Toyota tropieza en China: cuando se acaban las ayudas, se acaba la fiesta

Si pensabas que Toyota era invencible, noviembre de 2025 llegó para recordarnos que hasta los gigantes pueden tropezar. La compañía japonesa, que lleva cinco años consecutivos como líder mundial de ventas, vio caer tanto su producción como sus ventas el mes pasado. ¿El culpable? China, ese mercado enorme que cuando estornuda hace temblar a medio planeta automotriz.

Adiós subsidios, adiós ventas

La historia es simple pero dolorosa: China decidió cortar el grifo de los subsidios para vehículos eléctricos y eficientes en combustible. Y claro, cuando desaparecen las ayuditas del gobierno, los consumidores se lo piensan dos veces antes de comprar. Toyota, que dependía en parte de esos incentivos para mantener sus números en verde, sintió el golpe de lleno.

Lo irónico es que justo un mes antes, en octubre, China había batido récords con 1,715 millones de unidades de vehículos de nueva energía vendidas, superando el 50% del mercado total. Las exportaciones de NEV chinos también explotaron con 256.000 unidades, casi el doble que el año anterior. Pero esa fiesta, al parecer, era principalmente para los locales.

BYD y compañía: los nuevos reyes del baile

Mientras Toyota sufría, las marcas chinas como BYD estaban literalmente sacando el champán. Con precios que hacen llorar de alegría a cualquier cartera (el BYD Seagull cuesta menos de 10.000 euros en China), y lanzamientos de modelos más rápidos que un TikTok viral, los fabricantes locales están arrasando.

BYD vendió más de 19.700 unidades en Europa hasta noviembre de 2025, con modelos como el Dolphin Surf y el Seal U ganando terreno rápidamente. La fórmula china es clara: coches baratos, tecnología avanzada incluida de serie, y producción masiva. Toyota, acostumbrada a ciclos de desarrollo de hasta 10 años, está descubriendo que en el mundo NEV la velocidad importa tanto como la calidad.

Toyota no se rinde (todavía)

Pese al tropezón chino, Toyota no está exactamente en crisis existencial. La compañía vendió 11 millones de unidades en 2024 y mantiene su corona mundial, aunque con una caída global del 3,7%. Sus híbridos siguen siendo estrellas: 4,14 millones vendidos en 2025, un 21,1% más que antes.

En Norteamérica los híbridos crecieron un 48,1%, en Europa un 9,5%, y en Asia (incluyendo la complicada China) un 32,6% en vehículos electrificados. Toyota ajustó al alza sus previsiones anuales esperando 3,4 billones de yenes en ingresos operativos. No está mal para alguien que acaba de tropezar, ¿verdad?

La estrategia Kaizen vs. la velocidad china

Toyota apuesta por su tradicional filosofía Kaizen: mejora continua, desarrollo pausado, actualizaciones remotas cuando sea necesario. El problema es que su apuesta por vehículos eléctricos puros, como el bZ4X, resultó ser más bien un bZ4Fracaso por su precio elevado y consumo poco convincente.
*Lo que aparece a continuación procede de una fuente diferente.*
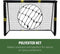 Umbro Voetbaldoel - Voetbal Goal 180 x 120 x 60 cm - Snelle Montage - Metaal - Zwart/Geel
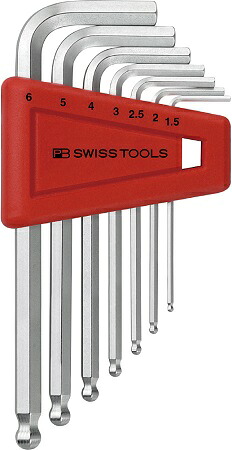 212H-6 ボール付六角棒レンチセット(パックナシ) (PB SWISS TOOLS)(2023) 取り寄せ商品納期かかります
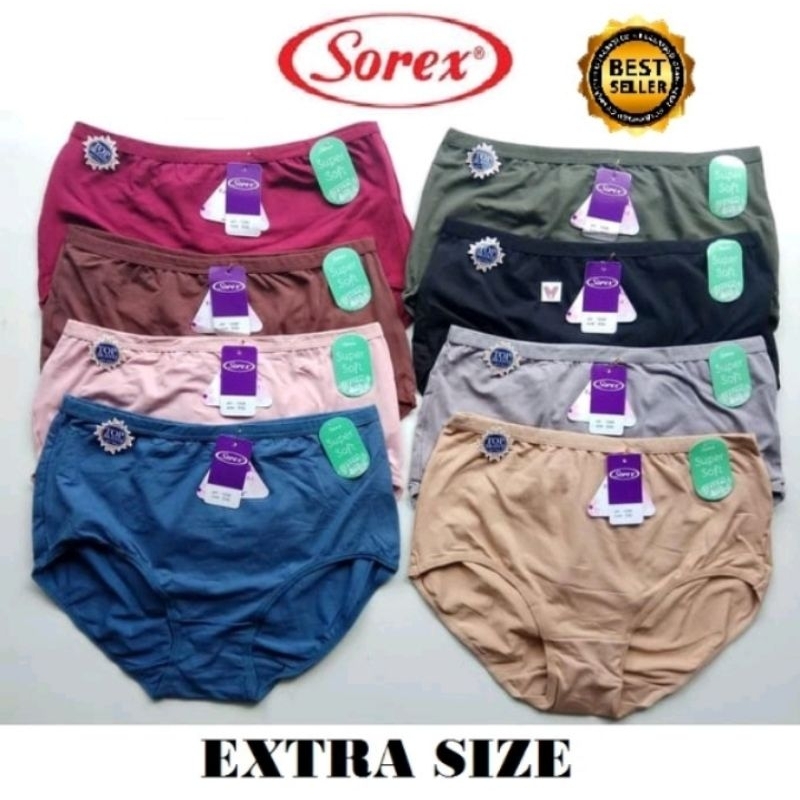 Celana Dalam CD Wanita Dewasa Jumbo Merk SOREX 1248 Bahan Super Soft isi [[ 6Pcs ]] - EQL QQL QXL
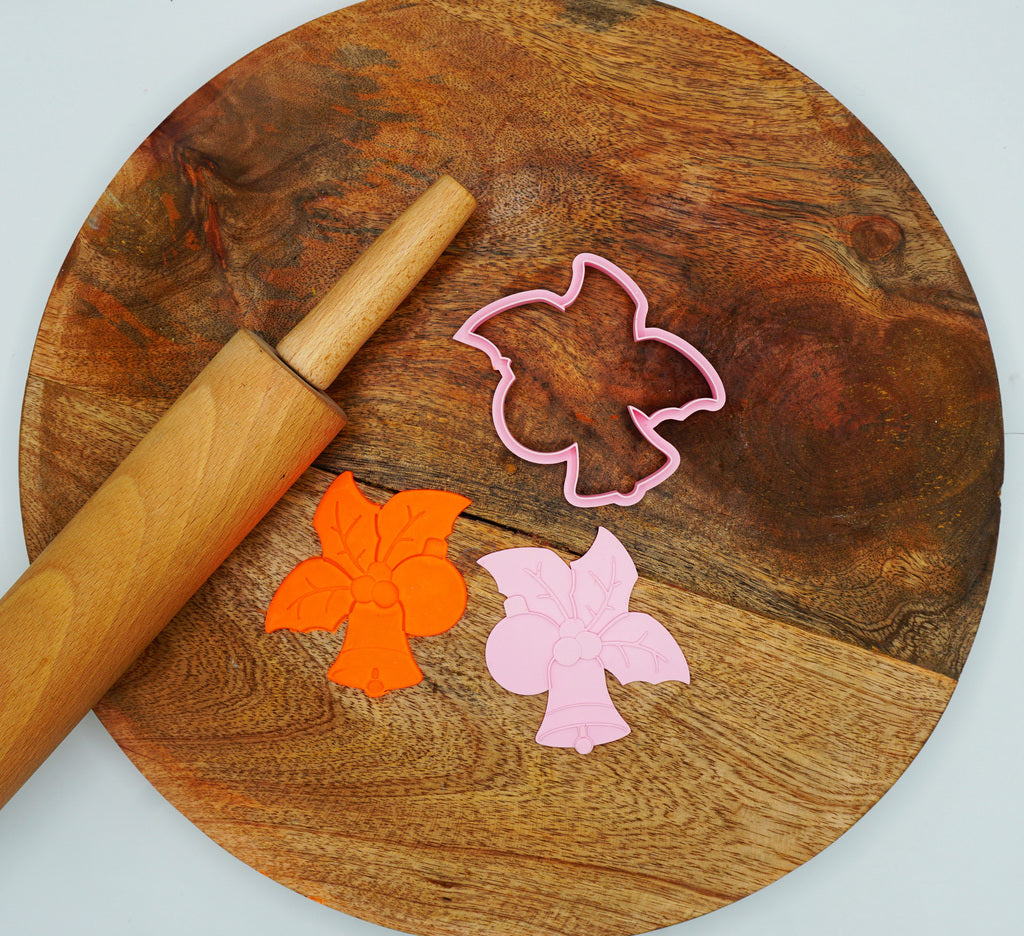 Xmas Christmas Cookie Cutters Set or Singles Fondant Cutters Clay Cutters Santa Snowflake Snowman Mistletoe Hot chocolate Mittens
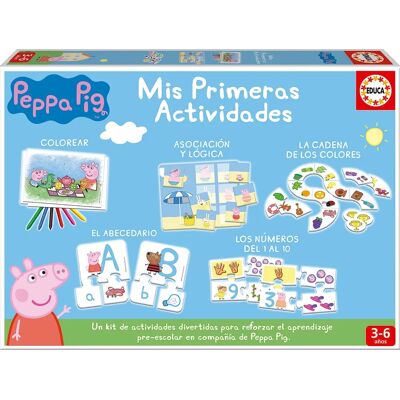 Educa Peppa Pig Mes Premières Activités Jeu de Société - Éducatif pour Enfants 3+ Educa Peppa Pig Mes Premières Activités Jeu de Société - Éducatif pour Enfants 3+
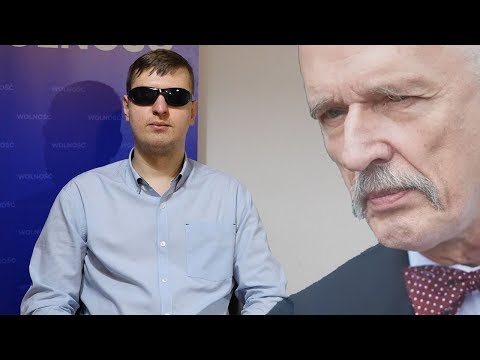 Niewidomy działacz partii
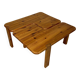 60s Set of 2 vintage Danish Pine Coffee Tables by Aksel Kjersgaard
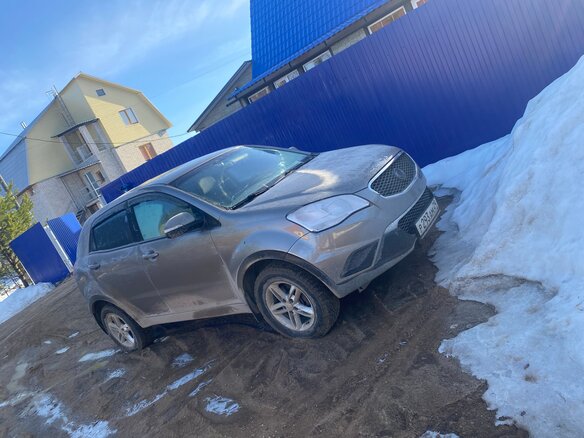 2012 SsangYong Actyon II, серый, 850000 рублей - вид 5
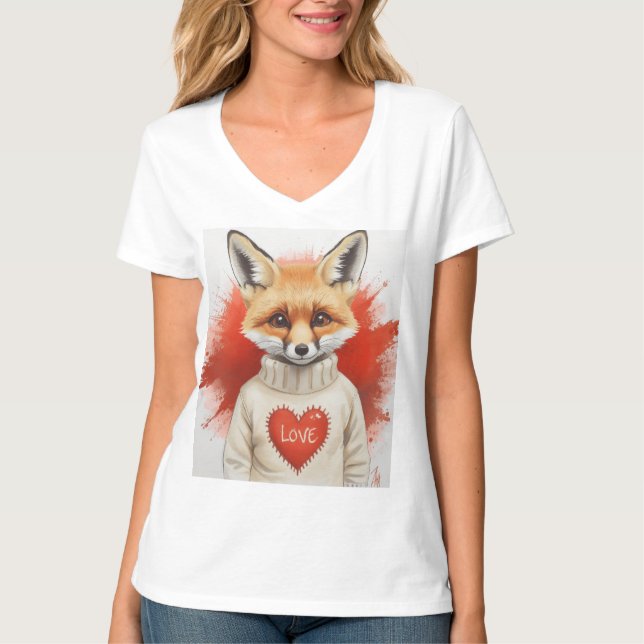 T-shirt Cœur de la renarde  (Devant)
Mientras tanto, BYD lanza modelos nuevos antes de que puedas decir «electromovilidad» tres veces seguidas, todos con sistemas avanzados de conducción incluidos. En España, por ejemplo, Toyota Proace lideró las ventas electrificadas en noviembre con 362 unidades, pero modelos PHEV como el Volkswagen Caddy le pisaban los talones con 208 unidades.

¿Qué viene después?

La caída de noviembre es una señal de alarma, no una sentencia de muerte. Toyota tiene músculo financiero, experiencia de sobra y una red global envidiable. Pero China ha dejado claro que los subsidios gubernamentales pueden cambiar el juego de la noche a la mañana, y que las marcas locales tienen ventaja de casa.

La pregunta del millón es si Toyota podrá acelerar su transición eléctrica sin perder esa calidad y fiabilidad que la hizo famosa. Porque en el mundo de los NEV, llegar tarde a la fiesta significa encontrarte con que BYD ya se comió toda la tarta.

Mientras tanto, el resto del mundo observa con atención. Si Toyota, con todo su poderío, puede tropezar en China por la eliminación de subsidios, ¿qué pasará con otras marcas cuando los gobiernos europeos o americanos decidan apretar el cinturón con sus propios incentivos verdes?

La respuesta la tendremos en los próximos meses. Por ahora, Toyota tiene tarea: recuperar China, acelerar su juego eléctrico y demostrar que este tropezón fue solo eso, un pequeño bache en el camino hacia la electromovilidad. O como dirían en japonés: ganbarimasu (hagamos nuestro mejor esfuerzo). Lo van a necesitar.